Link leapt down from the column as the way opened, and he and Rusl moved back into the rectangular room with the green crystal. Standing before them opposite the golden bars, was the statue, the bell hovering above it. Link firstly shot an arrow at the crystal to redden its sparkle and to open the path. He then pulled out the ancient staff and cast another orb of green energy toward the inert figure. Once more, its body gleamed with the mystic light. With a quick turn and swish of the staff, the statue pounded down the gate confining it.
So that Link would not have to endanger himself with precarious movement, Rusl retrieved the daggers that Link had used to access the room from their way in and now their way back through. Link took the weapons and returned them to his belt.
Within moments, Link, Rusl, and their stone ally had returned to the gate that Link had tripped to prevent the spiders from pursuing them.
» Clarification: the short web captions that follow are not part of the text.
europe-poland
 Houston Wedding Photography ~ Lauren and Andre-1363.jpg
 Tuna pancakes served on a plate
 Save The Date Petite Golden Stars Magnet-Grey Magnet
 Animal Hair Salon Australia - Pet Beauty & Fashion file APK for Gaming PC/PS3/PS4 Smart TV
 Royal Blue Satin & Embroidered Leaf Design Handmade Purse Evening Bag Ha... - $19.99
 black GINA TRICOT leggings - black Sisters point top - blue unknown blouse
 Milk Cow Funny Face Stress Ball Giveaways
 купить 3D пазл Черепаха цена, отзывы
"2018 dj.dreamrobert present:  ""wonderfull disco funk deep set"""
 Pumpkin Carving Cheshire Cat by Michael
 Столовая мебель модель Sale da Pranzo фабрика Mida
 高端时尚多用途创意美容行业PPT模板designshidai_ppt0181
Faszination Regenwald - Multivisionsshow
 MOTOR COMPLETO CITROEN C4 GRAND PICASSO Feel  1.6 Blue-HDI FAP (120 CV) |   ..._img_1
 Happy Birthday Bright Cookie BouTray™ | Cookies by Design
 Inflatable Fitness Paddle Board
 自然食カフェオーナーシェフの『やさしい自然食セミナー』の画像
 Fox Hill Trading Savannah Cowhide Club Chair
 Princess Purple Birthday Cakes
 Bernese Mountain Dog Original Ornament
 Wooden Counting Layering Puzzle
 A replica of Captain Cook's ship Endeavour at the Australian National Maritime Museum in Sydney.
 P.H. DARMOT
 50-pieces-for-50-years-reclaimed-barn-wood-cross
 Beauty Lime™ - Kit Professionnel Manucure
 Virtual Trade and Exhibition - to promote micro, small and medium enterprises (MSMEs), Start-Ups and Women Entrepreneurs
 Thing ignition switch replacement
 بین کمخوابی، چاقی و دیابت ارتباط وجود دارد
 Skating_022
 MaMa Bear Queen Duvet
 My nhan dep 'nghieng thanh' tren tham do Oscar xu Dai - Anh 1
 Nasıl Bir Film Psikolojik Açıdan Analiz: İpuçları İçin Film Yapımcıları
With great difficulty Link maneuvered the statue into a position before the gate so that he and Rusl were standing behind it. This way the statue would serve a dual purpose as the one to free them to the route ahead and as their initial protection from the spiders.
Rusl drew out his blade, as he and Link discussed their strategy. Link would have enough trouble navigating the statue across the perilous stairs. Rusl would need to cover him.
With a thunderous boom that reverberated off the walls of the large room beyond, the statue's hammer sunk into the golden bars, breaking away their grip of the corridor. Link and Rusl moved slowly inside, the stone figure scouting the chamber with unseeing eyes. The skittering noises had suddenly stopped once the statue had emerged onto the ruined stones.
The silence before the growl....
As Link and Rusl stepped out into the crumbling chamber, they were greeted by the swarm of arachnids; however, they stared at them as if waiting. Taking advantage of their stillness, Link and Rusl covered as much ground as they could, but then they heard what sounded like a thousand scuttling feet.
The statue had nearly reached the bottom of the passable stairs when smaller spiders the size of their feet stampeded toward them. They flocked around Rusl and Link, speedily racing over their feet and around them and up their bodies. Rusl was able to fling most of the creatures from his body as long as he kept in motion. For Link, however, could only stomp on the white bubbles that made up their little bodies. He kept the staff as steady as possible as he batted them from his form with his opposite hand. He could not risk straying from his path to twist away the multitude of spiders, for if the statue deviated, it would fall into the depth of the chamber, and if Link moved the staff, its hammer would further dislocate the steps that remained to send them all plummeting down.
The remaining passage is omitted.